Dataset records:

·····

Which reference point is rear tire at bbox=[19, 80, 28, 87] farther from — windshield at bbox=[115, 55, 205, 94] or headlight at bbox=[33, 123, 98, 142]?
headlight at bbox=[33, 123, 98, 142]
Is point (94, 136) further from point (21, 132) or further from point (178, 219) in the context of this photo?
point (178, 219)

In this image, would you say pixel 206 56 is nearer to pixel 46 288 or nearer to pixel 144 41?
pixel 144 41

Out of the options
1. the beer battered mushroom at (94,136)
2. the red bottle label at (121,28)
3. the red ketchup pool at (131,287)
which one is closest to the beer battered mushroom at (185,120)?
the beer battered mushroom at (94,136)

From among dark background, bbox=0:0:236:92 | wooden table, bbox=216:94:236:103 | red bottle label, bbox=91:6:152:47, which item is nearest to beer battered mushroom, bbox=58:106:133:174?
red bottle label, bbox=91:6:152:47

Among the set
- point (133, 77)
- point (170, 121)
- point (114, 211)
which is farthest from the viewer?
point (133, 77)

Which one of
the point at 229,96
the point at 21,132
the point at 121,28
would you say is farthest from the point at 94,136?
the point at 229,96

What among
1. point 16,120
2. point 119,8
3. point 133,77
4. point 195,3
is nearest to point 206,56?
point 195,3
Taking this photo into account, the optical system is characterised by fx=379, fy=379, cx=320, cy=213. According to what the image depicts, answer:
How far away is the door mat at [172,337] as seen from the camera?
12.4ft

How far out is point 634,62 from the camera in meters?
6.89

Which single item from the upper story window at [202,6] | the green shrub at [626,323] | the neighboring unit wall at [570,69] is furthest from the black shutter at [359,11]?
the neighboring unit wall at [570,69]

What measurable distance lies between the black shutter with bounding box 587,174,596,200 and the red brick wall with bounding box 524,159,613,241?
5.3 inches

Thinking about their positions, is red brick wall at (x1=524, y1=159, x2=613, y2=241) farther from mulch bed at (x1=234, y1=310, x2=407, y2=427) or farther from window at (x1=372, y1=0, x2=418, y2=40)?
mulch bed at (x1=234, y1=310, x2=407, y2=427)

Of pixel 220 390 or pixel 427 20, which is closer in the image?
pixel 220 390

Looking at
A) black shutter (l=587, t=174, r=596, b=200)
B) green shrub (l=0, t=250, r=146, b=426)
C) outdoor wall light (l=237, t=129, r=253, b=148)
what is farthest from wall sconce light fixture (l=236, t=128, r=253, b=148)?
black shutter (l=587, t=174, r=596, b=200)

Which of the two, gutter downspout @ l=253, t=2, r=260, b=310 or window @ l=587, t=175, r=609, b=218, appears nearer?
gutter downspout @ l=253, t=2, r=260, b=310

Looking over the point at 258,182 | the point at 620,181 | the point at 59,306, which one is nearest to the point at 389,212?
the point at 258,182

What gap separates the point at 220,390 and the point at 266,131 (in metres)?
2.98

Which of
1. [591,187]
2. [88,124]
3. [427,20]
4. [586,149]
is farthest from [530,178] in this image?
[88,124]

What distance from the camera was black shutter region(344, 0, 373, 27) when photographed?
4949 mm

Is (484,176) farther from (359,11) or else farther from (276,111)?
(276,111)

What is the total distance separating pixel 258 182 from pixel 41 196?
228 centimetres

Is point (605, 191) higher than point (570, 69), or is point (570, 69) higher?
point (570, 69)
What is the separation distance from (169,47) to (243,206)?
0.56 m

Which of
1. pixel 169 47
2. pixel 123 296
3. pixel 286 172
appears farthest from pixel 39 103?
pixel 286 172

·····

● **EXERCISE OBJECTIVE**:
Repeat all of the lines above word for word, from the first to the last.

● **FULL RESPONSE**:
Which reference point is rear tire at bbox=[19, 80, 28, 87] farther from — windshield at bbox=[115, 55, 205, 94] or headlight at bbox=[33, 123, 98, 142]?
headlight at bbox=[33, 123, 98, 142]
Is point (94, 136) further from point (21, 132) or further from point (178, 219) in the context of this photo?
point (178, 219)

In this image, would you say pixel 206 56 is nearer to pixel 46 288 or nearer to pixel 144 41?
pixel 144 41

Out of the options
1. the beer battered mushroom at (94,136)
2. the red bottle label at (121,28)
3. the red ketchup pool at (131,287)
which one is closest to the beer battered mushroom at (185,120)?
the beer battered mushroom at (94,136)

From among dark background, bbox=0:0:236:92 | wooden table, bbox=216:94:236:103 | red bottle label, bbox=91:6:152:47, which item is nearest to beer battered mushroom, bbox=58:106:133:174?
red bottle label, bbox=91:6:152:47

Among the set
- point (133, 77)
- point (170, 121)
- point (114, 211)
which is farthest from the viewer?
point (133, 77)

Which one of
the point at 229,96
the point at 21,132
the point at 121,28
would you say is farthest from the point at 94,136?
the point at 229,96

What among
1. point 16,120
2. point 119,8
3. point 133,77
4. point 195,3
is nearest to point 206,56?
point 195,3
Taking this photo into account, the optical system is characterised by fx=379, fy=379, cx=320, cy=213. According to what the image depicts, answer:
How far away is the door mat at [172,337] as seen from the camera?
12.4ft

How far out is point 634,62 from the camera in meters?
6.89

Which single item from the upper story window at [202,6] | the green shrub at [626,323] | the neighboring unit wall at [570,69] is furthest from the black shutter at [359,11]?
the neighboring unit wall at [570,69]

What measurable distance lies between the black shutter with bounding box 587,174,596,200 and the red brick wall with bounding box 524,159,613,241?
5.3 inches

Thinking about their positions, is red brick wall at (x1=524, y1=159, x2=613, y2=241) farther from mulch bed at (x1=234, y1=310, x2=407, y2=427) or farther from window at (x1=372, y1=0, x2=418, y2=40)?
mulch bed at (x1=234, y1=310, x2=407, y2=427)

Of pixel 220 390 or pixel 427 20, which is closer in the image?
pixel 220 390

Looking at
A) black shutter (l=587, t=174, r=596, b=200)
B) green shrub (l=0, t=250, r=146, b=426)
C) outdoor wall light (l=237, t=129, r=253, b=148)
what is farthest from wall sconce light fixture (l=236, t=128, r=253, b=148)?
black shutter (l=587, t=174, r=596, b=200)

Which of the two, gutter downspout @ l=253, t=2, r=260, b=310 or window @ l=587, t=175, r=609, b=218, appears nearer?
gutter downspout @ l=253, t=2, r=260, b=310

Looking over the point at 258,182 | the point at 620,181 | the point at 59,306, which one is nearest to the point at 389,212?
the point at 258,182

What gap separates the point at 220,390 and the point at 266,131 (in metres)?
2.98

Which of
1. [591,187]
2. [88,124]
3. [427,20]
4. [586,149]
is farthest from [530,178] in this image?
[88,124]

What distance from the camera was black shutter region(344, 0, 373, 27) when photographed?
4949 mm

Is (484,176) farther from (359,11) or else farther from (276,111)?
(276,111)

What is the total distance separating pixel 258 182 from pixel 41 196?
228 centimetres

Is point (605, 191) higher than point (570, 69), or is point (570, 69) higher?
point (570, 69)
What is the separation distance from (169,47) to (243,206)?
0.56 m

Which of
1. pixel 169 47
2. pixel 123 296
3. pixel 286 172
appears farthest from pixel 39 103?
pixel 286 172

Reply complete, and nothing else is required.